When Anna Flynn of Coeur d'Alene heard about the situation on campus, she was concerned for her two stepchildren who attend the university.

Flynn and her husband drove down to Moscow on Monday night to pick up their freshman daughter, Lindsey Angelo. Her nerves calmed down when police said there wasn't an ongoing threat, but after learning a killer hasn't been arrested, Flynn was thankful they brought their daughter home.

"Certainly, we're glad she's home now knowing that they don't actually know who did it," Flynn said.

Their son, who is in ROTC, stayed on campus, leaving his parents a bit worried.

"It's kind of weird thinking, is this person in class with them?" Flynn said. "Are they going to do something else?"

With so many students leaving early for fall break, the university postponed the vigil for the victims planned for Wednesday until after Thanksgiving, said Kyle Pfannenstiel, a university spokesman.

Questions unanswered

Moscow Police Department spokesman Capt. Anthony Dahlinger declined to answer questions beyond the scope of the agency's Tuesday morning news release when reached later that day.

"All I can speak to is what we put in the press release this morning," he said.

He declined to answer questions about community safety beyond repeating that the homicides were an "isolated targeted incident."

With the lack of information released by investigators, speculation about the homicides on social media has grown. Dahlinger declined to speak on the topic.

"The integrity of the case is of paramount importance," he said.

Autopsies of the victims are scheduled for later this week and will "hopefully provide more definitive information on the exact cause of death," the department wrote in Tuesday's news release.

Mabbutt, a local attorney, said the coroner's office contracts with the Spokane County Medical Examiner's Office to provide autopsies. Once those are completed, Mabbutt will make official rulings.

While Mabbutt has yet to rule an official cause of death, she indicated the cause likely will be stabbing. She does not believe toxicology reports, which can take four to six weeks, will be relevant "in the actual manner or cause of death."

Investigators continue to say they believe the deaths are an isolated incident and there is no "imminent threat" to the community.

"I do trust our police department to be honest about this," Mayor Art Bettge said Tuesday morning of investigators assessment that there's no ongoing threat to the public.

He acknowledged the community's frustration over a lack of information but said he is assuming police have evidence the crime doesn't extend beyond the house where the students died. Bettge  has not been briefed by police, he said.

The lack of information from investigators likely is meant to protect future prosecution of the case and prevent the suspect from knowing which direction the investigation is headed, Bettge said.

"You don't want the perpetrator to know what's coming along," Bettge said.

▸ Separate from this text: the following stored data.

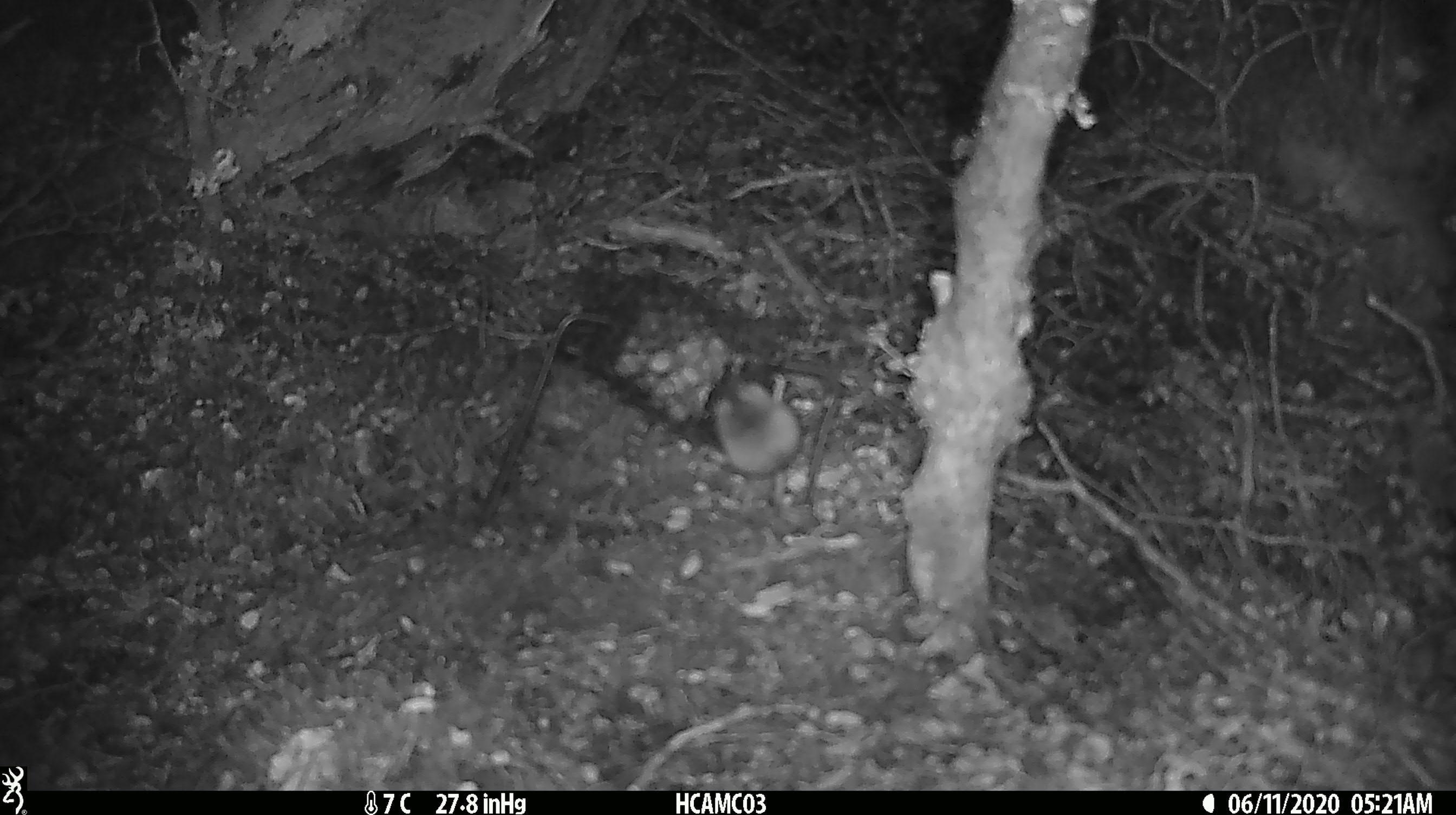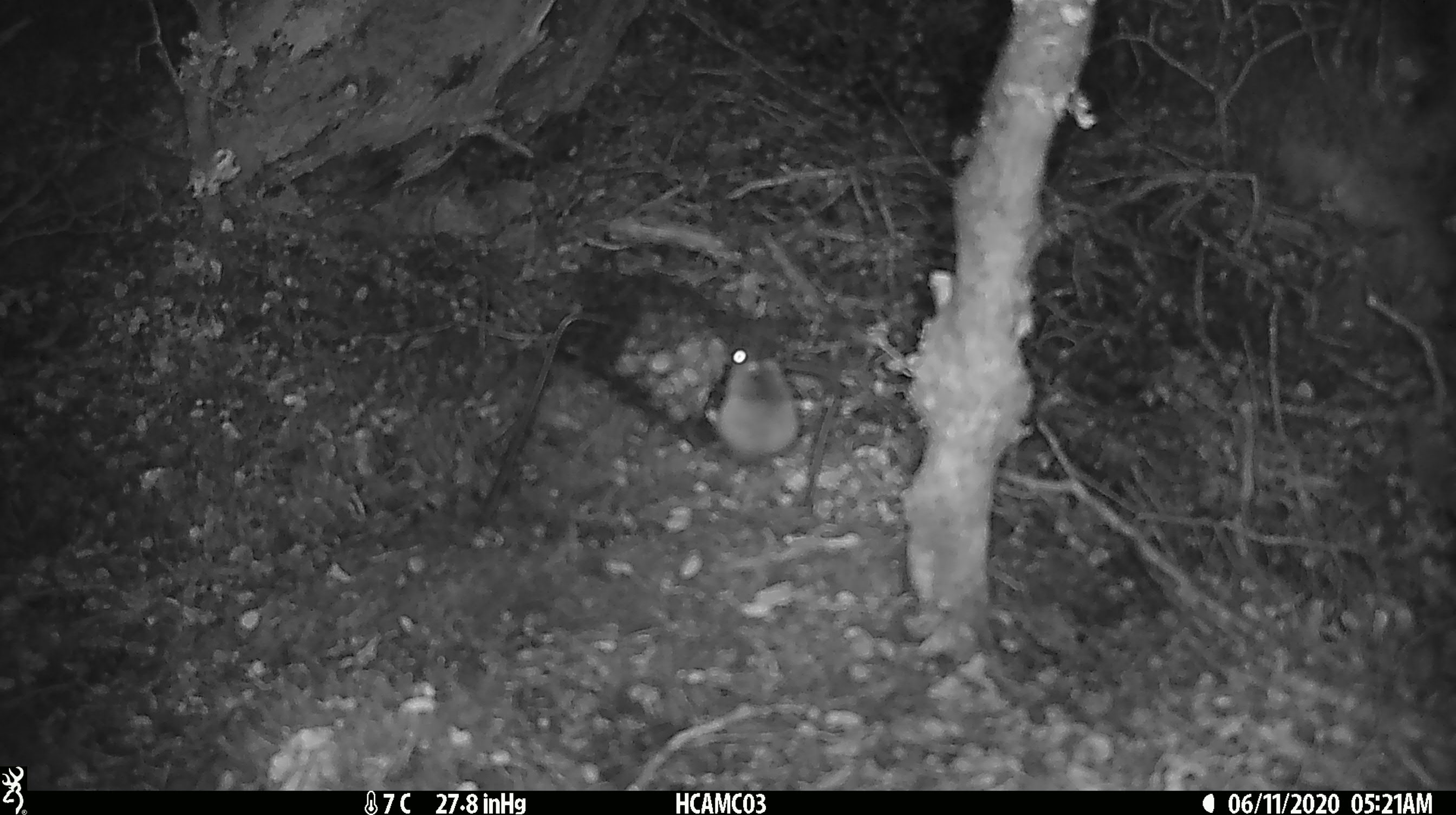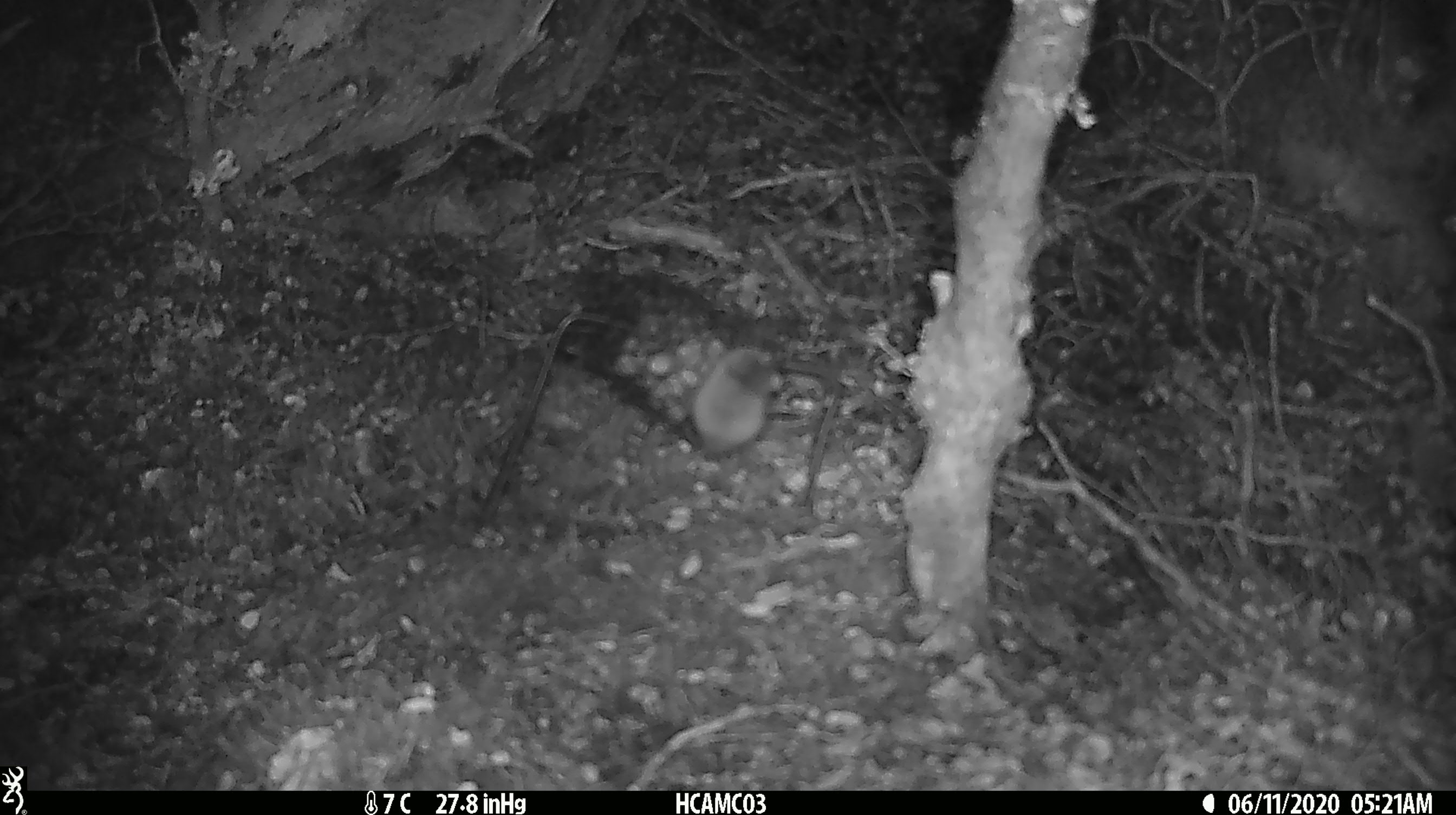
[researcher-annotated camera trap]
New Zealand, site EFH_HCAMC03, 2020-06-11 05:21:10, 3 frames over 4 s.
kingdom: Animalia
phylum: Chordata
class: Mammalia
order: Rodentia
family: Muridae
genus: Mus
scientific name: Mus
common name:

When asked if he thinks the killer is still out in the community, Bettge said, "that would be the conclusion that I would draw."

Bettge encouraged community members to reach out for help early if they are struggling to deal with the tragedy and encourage people to wait for information from police before speculating.

A team of Idaho State Police officers descended on the crime scene Tuesday morning. They declined to answer questions.

Investigators said they are continuing to work to identify a person of interest, reconstruct the victim's activities leading up to their deaths, and establish a timeline of relevant events, the department wrote. The Idaho State Police along with "other state and federal law enforcement partners," continue to investigate, police said.

Sandra Barker, public affairs specialist at the FBI in Salt Lake City, confirmed that the federal agency is assisting in the investigation.

Friends of the victims posted on social media Tuesday sharing memories of the group.

Maya Hippenstiel met Kernodle in their hometown of Coeur d'Alene shortly before college. Once at the University of Idaho they became close friends.

"She could fill any room with light and laughter, her presence naturally comforting," Hippenstiel wrote in a text. "She was the type of person that could make anyone laugh. She was rarely serious."

Hippenstiel said she hopes the community keeps Kernodle's memory alive, adding "it's what she deserves."